Continúa el fragmento sobre la religión en la escuela pública española a partir de su última frase.
___ FRAGMENTO PARA LEER
Mi forma jacobina de entender la cosa pública me dicta que la Iglesia debe ir por un camino y la cosa pública por otro, siendo que la libertad de conciencia es un derecho fundamental y cada quien puede creer en lo que le venga en gana siempre y cuando no intente imponerlo a su vecino. La religión es un poco como el gas: en cuanto te descuidas, acaba ocupando todo el espacio disponible y organizando las relaciones entre los humanos y las de los humanos con el universo entero hasta donde se les permite en algunas sociedades. Y la organización social, como reza nuestra constitución de 1978, debe ser aconfesional.

Ha llovido mucho desde que Manuel Azaña declaró en 1931: «España ha dejado de ser católica», entendiendo que había que organizar el Estado de modo que resultara adecuado para una nueva fase de la historia del pueblo español. Bueno, pues en pleno siglo XXI, España sigue sin superar una asignatura que señala como atrasados a los países que la tienen pendiente frente a aquellos que la aprobaron siglos atrás.

Me contaba hace poco un amigo, profesor de francés, que cuando se incorporó a su nueva plaza después de un traslado a un instituto público del centro de Madrid hace siete u ocho años, comprobó con estupor que no solamente la religión católica invadía allí pasillos y tablones de anuncios por doquier con el desparpajo de quien viene haciéndolo desde el principio de los tiempos, sino que sus protestas al respecto se daban de bruces contra el muro de cemento armado constituido por sus compañeros del claustro de profesores y no digamos de la junta directiva del centro, cuya connivencia con el departamento de religión era algo más que una casualidad. Había allí anuncios de todo tipo de la especialidad de la asignatura que contiene todas las especialidades imaginables, desde convocatorias a manifestaciones antiabortistas hasta actos de protesta relacionados con proyectos de ley que no gustaban al Vaticano ni al arzobispado, pasando por consejos a los adolescentes, información sobre los tiempos litúrgicos, afirmaciones rotundas de creacionismo, etc.

Viendo la nula receptividad que sus discretas críticas recibían (era un recién llegado en ese lugar) para limitar aquello, decidió ascender un peldañito de la larga escalinata de sus justas reivindicaciones.
______
___ REGISTROS APORTADOS
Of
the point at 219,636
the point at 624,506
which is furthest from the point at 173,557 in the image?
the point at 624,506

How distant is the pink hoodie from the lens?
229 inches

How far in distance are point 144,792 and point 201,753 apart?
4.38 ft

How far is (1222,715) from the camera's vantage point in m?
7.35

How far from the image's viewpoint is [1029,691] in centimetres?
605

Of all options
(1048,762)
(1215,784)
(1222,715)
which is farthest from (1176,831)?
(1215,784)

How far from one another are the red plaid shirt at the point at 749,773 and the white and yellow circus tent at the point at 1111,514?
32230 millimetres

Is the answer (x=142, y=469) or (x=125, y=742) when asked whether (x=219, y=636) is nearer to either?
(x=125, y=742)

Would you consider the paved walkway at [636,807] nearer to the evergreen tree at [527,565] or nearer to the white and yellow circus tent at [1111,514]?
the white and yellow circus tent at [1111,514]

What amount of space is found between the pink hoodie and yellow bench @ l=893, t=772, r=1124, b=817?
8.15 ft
______
___ REGISTROS APORTADOS
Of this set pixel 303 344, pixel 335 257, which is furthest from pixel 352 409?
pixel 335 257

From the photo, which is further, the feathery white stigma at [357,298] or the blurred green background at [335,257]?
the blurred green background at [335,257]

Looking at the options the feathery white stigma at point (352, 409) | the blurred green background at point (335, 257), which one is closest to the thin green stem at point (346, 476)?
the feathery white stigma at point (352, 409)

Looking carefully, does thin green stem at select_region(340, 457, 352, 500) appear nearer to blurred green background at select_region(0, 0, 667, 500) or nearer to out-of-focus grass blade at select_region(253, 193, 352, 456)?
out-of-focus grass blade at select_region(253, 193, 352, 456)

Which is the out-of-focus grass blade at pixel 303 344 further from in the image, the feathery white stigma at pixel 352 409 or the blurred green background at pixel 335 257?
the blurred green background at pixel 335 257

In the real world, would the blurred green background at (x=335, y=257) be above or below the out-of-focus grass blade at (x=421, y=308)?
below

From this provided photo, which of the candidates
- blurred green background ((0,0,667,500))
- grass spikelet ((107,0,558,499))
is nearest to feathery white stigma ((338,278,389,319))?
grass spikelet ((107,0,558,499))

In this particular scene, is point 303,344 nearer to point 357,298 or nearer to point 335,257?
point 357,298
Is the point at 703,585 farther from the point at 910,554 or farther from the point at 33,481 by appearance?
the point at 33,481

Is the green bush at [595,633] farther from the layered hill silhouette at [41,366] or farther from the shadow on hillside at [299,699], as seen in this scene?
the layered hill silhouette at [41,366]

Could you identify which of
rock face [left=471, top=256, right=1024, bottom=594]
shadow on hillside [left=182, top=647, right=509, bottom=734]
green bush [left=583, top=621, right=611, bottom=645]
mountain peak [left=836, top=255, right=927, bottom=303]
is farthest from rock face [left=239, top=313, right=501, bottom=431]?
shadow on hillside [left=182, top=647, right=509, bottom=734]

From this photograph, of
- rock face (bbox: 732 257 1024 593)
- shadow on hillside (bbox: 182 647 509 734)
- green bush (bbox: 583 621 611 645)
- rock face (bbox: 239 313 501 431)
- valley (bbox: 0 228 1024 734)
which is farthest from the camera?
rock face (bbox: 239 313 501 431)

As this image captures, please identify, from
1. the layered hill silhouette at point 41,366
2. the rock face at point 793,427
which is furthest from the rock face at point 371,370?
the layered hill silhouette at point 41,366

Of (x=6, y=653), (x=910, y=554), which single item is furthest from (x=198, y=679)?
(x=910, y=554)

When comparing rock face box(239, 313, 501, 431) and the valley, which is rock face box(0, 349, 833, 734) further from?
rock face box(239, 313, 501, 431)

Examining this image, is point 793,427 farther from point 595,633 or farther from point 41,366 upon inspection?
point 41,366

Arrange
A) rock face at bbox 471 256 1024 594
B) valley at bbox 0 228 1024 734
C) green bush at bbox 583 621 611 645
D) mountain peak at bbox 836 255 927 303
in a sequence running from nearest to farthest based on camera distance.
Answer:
______
RESULTADO OBTENIDO:
Coincidió que por entonces —al igual que en el Reino Unido, Alemania, Finlandia y algunos otros países—, la Asociación de Ateos y Librepensadores había puesto en marcha en Madrid y Barcelona una milagrosa (con perdón) campaña laica en unos pocos autobuses de la línea 3 de Madrid (Puerta de Toledo-Plaza de San Amaro), y en dos líneas de los de Barcelona en cuya parte de atrás se podía leer un lema que rezaba (con perdón):

Probablemente Dios no existe. Deja de preocuparte y disfruta de la vida.

He dicho milagrosa porque no fue nada barata la campaña en cuestión. Se costeó a base de aportaciones de los socios.

Mi amigo imprimió en su ordenador unos cuantos papelitos con el citado lema, y fue pinchándolos él mismo en aquellos tablones de anuncios del instituto en los que veía alguna alusión a cuestiones religiosas, o sea, en numerosos tablones.

La respuesta a su tímida provocación fue fulminante e inmediata. Nadie se había atrevido nunca a nada semejante allí; todos los minipasquines fueron retirados inmediatamente al grito de escándalo y, como él insistió en su colocación al notar que eran retirados mientras daba sus clases, observó en una de esas operaciones que la profesora de religión, relativamente a escondidas para no ser descubierta, los iba despegando a medida que él los colocaba. Este juego del ratón y el gato duró hasta ese momento, su protesta fue sonora y lo convocó la directora del establecimiento.

Como no había defensa posible del centro para mantener ese estado de cosas, se apeló a «lo que se ha hecho toda la vida porque los alumnos son católicos en su mayoría, a nadie le molesta, y oponerse a ello es luchar contra corriente, y además el profesor no tiene el permiso de la dirección mientras que la profesora de religión sí, nunca ha protestado nadie porque son convocatorias de actos que tienen lugar en el instituto, y a ver si también vamos a tener que dejar de instalar el belén esta Navidad...».

No necesito decir que mi amigo el profesor estaba tan indignado como regocijado por la situación.

La argumentación de él venía a ser siempre la misma y machacona: vale que la asignatura de religión es de obligada oferta en la enseñanza pública en España por ley, vale que tenga su espacio reservado como lo tienen las demás asignaturas, vale que se la considere una materia normal, vale que todas las creencias son respetables, vale que se pueda abrir un grupo de religión con un solo alumno mientras que las demás asignaturas necesitan quince, pero tanta presencia es llamativa y desleal, las creencias laicas —como la de los cartelitos arrancados— son igualmente respetables y la enseñanza pública debería ser aconfesional en el ámbito público como lo deben ser todas las instancias públicas, porque así lo dice la Constitución Española de 1978.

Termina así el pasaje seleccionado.